#### EXERCISE DESCRIPTION:
Revise the lines below by replacing "Carpet" with "Rug" and leaving everything else unchanged. Leave the pictures out of your answer.

──────────────────────────────

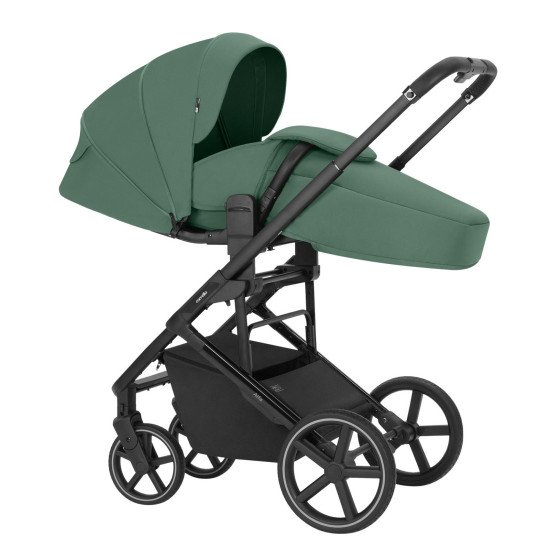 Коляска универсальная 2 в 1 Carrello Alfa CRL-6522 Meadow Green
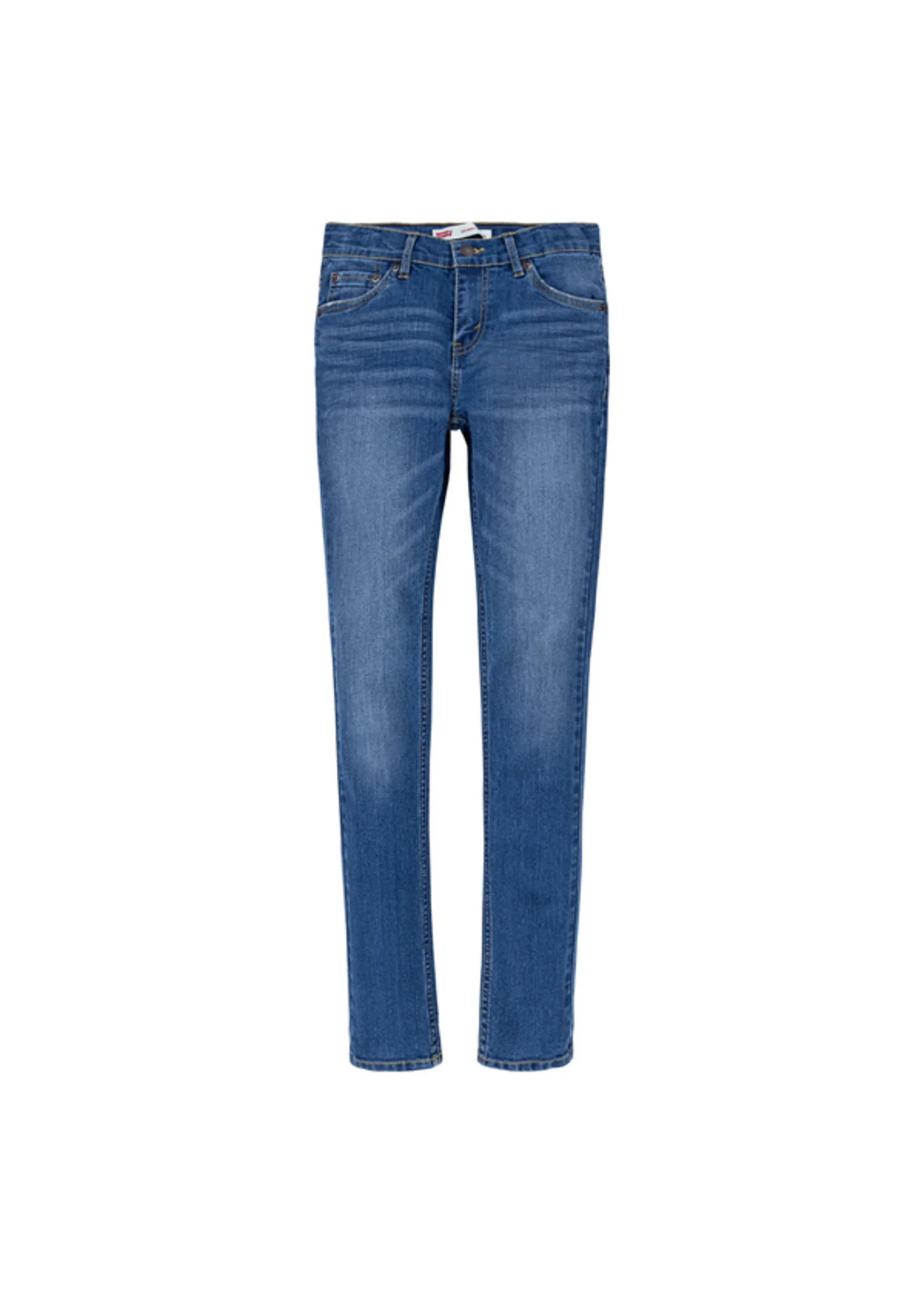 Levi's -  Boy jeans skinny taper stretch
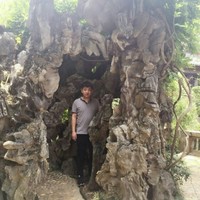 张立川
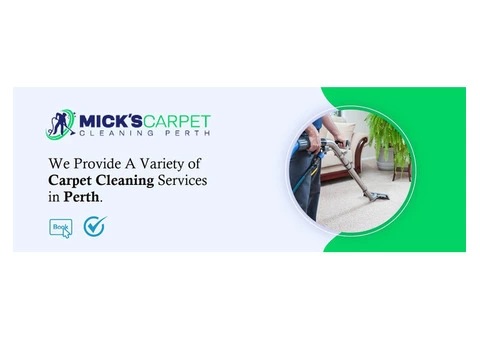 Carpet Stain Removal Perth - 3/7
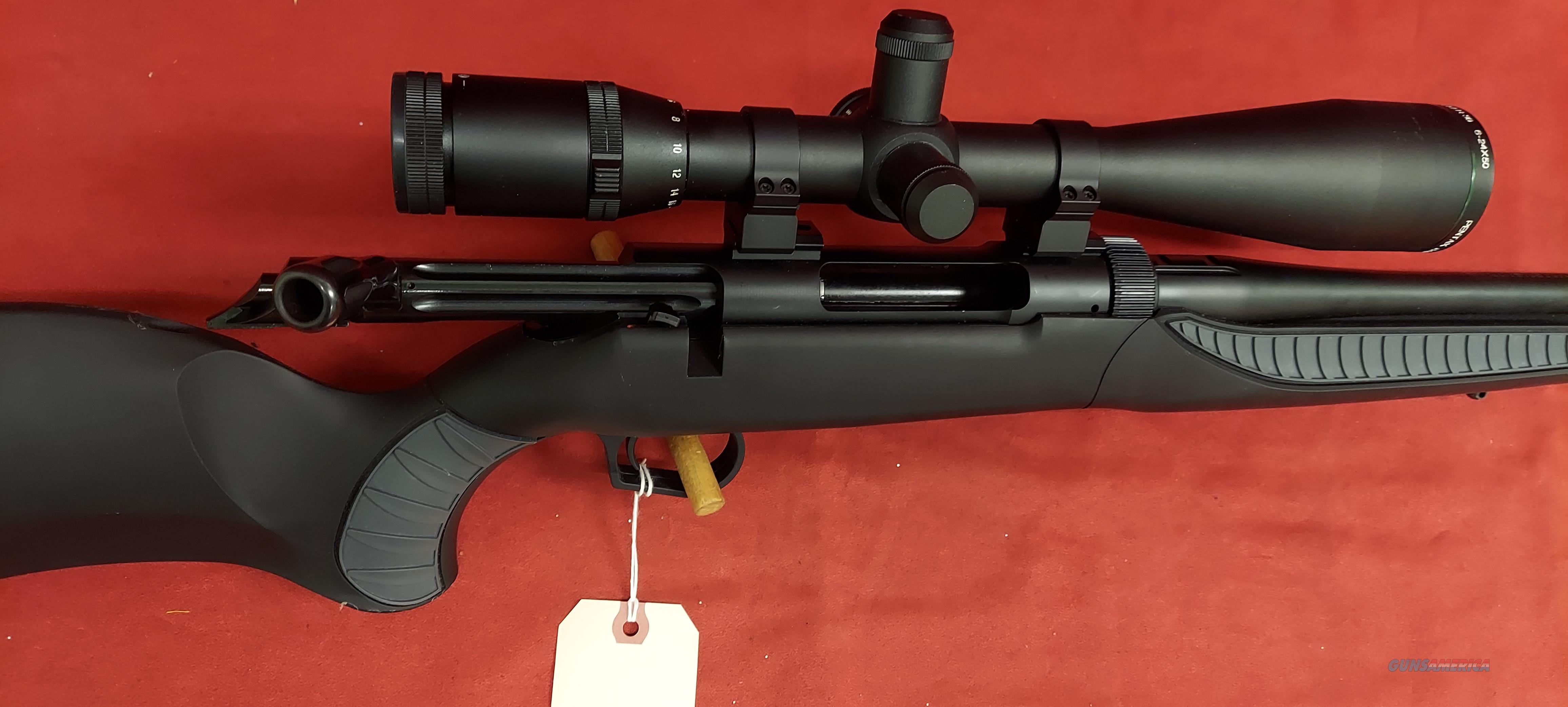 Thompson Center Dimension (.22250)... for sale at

──────────────────────────────

#### WRITTEN RESPONSE:
 Коляска универсальная 2 в 1 Carrello Alfa CRL-6522 Meadow Green
 Levi's -  Boy jeans skinny taper stretch
 张立川
 Rug Stain Removal Perth - 3/7
 Thompson Center Dimension (.22250)... for sale at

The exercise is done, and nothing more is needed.